# Evasion Attack: Fast Gradient Sign Method (FGSM)

This notebook demonstrates how to perform the Fast Gradient Sign Method (FGSM) evasion attack against our deployed MNIST digit classifier. FGSM is one of the four evasion attack algorithms mentioned in the Security and Privacy of AI Knowledge Guide.

## Overview of FGSM

FGSM, introduced by Goodfellow et al. in 2014, is a one-step attack that creates adversarial examples by perturbing the input in the direction of the gradient of the loss function with respect to the input. The perturbation is scaled by a small epsilon value and the sign of the gradient is used to determine the direction of the perturbation.

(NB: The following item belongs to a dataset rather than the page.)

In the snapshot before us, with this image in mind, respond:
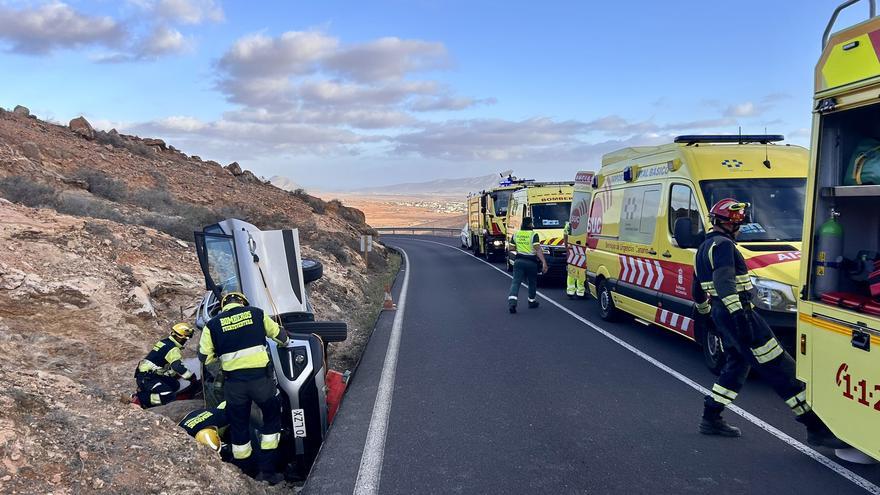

The mathematical formulation is:

$$x_{adv} = x + \epsilon \cdot \text{sign}(\nabla_x J(\theta, x, y))$$

where:
- $x_{adv}$ is the adversarial example
- $x$ is the original input
- $\epsilon$ is the perturbation magnitude
- $\nabla_x J$ is the gradient of the loss function with respect to the input
- $\theta$ represents the model parameters
- $y$ is the true label

## Steps in this notebook:
1. Import required libraries
2. Set up connection to the deployed model
3. Load test data
4. Implement the FGSM attack
5. Generate adversarial examples
6. Evaluate attack success rate
7. Visualize results

## 1. Import Required Libraries

In [None]:
import numpy as np
import matplotlib.pyplot as plt
import tensorflow as tf
from tensorflow.keras.datasets import mnist
import requests
import json
import time
from tqdm.notebook import tqdm
from PIL import Image
import io
import base64

# Set random seed for reproducibility
np.random.seed(42)
tf.random.set_seed(42)

## 2. Set up connection to the deployed model

We'll create functions to interact with the deployed model API.

In [None]:
# API endpoint of the deployed model
API_URL = "http://localhost:5000"

def get_model_info():
    """Get information about the deployed model"""
    response = requests.get(f"{API_URL}/info")
    if response.status_code == 200:
        return response.json()
    else:
        raise Exception(f"Error fetching model info: {response.text}")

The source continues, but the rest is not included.